Ensure your company offers a good range of investment options. Your mutual-fund options should represent different markets, such as U.S stocks, international stocks and bonds. A good rule of thumb is that 75% of your mutual funds should have an expense ratio of less than 1%. Also, keep track of how the funds in your plans are doing, to see whether they are underperforming, matching or outperforming their benchmarks. You want to ensure your employees are happy with the options available to them. It should be free and simple to swap fund options.
Key takeaway: To run your 401(k) program in a compliant, budget-friendly manner, consider outsourcing benefits administration, provide reliable consultants and offer good investment options.
What are the best small business 401(k) options?
Not every 401(k) plan is built for large corporations. As a small business owner, you have options for plans that fit your budget and business goals. Here are some of the employee retirement plan providers we selected as our best picks:
Guideline is a top employee retirement plan provider that handles all of your plan needs, including plan administration, investment management and recordkeeping. The company charges a monthly base fee and a per-participant fee.

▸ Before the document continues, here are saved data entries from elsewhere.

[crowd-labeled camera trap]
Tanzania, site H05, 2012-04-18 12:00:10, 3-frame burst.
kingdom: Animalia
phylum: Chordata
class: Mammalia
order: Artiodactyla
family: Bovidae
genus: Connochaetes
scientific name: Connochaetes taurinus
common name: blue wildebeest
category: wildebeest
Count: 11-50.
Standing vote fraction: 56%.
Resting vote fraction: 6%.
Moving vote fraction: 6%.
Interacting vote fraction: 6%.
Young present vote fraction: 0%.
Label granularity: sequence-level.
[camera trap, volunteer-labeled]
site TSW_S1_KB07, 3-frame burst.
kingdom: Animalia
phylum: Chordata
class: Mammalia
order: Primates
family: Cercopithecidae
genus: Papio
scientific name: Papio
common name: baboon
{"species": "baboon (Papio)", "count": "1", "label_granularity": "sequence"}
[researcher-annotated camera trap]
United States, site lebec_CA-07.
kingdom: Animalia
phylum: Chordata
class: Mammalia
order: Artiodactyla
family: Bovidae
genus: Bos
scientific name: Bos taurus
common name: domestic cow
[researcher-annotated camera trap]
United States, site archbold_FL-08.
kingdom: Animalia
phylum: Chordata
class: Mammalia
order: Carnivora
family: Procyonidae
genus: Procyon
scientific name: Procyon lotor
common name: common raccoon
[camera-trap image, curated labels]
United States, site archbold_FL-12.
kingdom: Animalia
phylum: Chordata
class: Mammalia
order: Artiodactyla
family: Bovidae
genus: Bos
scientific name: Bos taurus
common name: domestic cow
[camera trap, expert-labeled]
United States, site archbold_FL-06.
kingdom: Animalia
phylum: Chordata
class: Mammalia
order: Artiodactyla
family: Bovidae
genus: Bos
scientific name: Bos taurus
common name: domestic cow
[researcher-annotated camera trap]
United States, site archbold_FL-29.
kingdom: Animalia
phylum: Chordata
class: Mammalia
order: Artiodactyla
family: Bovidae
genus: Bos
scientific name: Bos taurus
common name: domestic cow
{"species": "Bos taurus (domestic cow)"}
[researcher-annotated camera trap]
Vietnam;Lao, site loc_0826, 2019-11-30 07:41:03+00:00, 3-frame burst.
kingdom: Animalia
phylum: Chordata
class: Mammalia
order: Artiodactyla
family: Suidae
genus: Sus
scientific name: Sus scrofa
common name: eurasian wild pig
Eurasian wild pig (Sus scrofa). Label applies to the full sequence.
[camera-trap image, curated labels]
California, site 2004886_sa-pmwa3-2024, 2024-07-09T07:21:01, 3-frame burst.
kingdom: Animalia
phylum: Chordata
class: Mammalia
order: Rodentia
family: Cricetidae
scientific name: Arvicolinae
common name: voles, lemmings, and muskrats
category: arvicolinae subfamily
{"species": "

ShareBuilder 401k is a great option for employers that are looking to offer a safe-harbor 401(k) plan. The company provides small businesses with a plan administrator, custodian, investment advisor and recordkeeper. Contracts are not required, so you can cancel at any time.
Vanguard is recommended for entrepreneurs who want a solo 401(k) plan. There are no setup fees, and you can choose from more than 100 investment options. The company's website includes a selection of tools to help you decide where to invest your money.
Key takeaway: There are many qualified employee retirement plan providers, and we recommend Guideline, ShareBuilder 401k and Vanguard.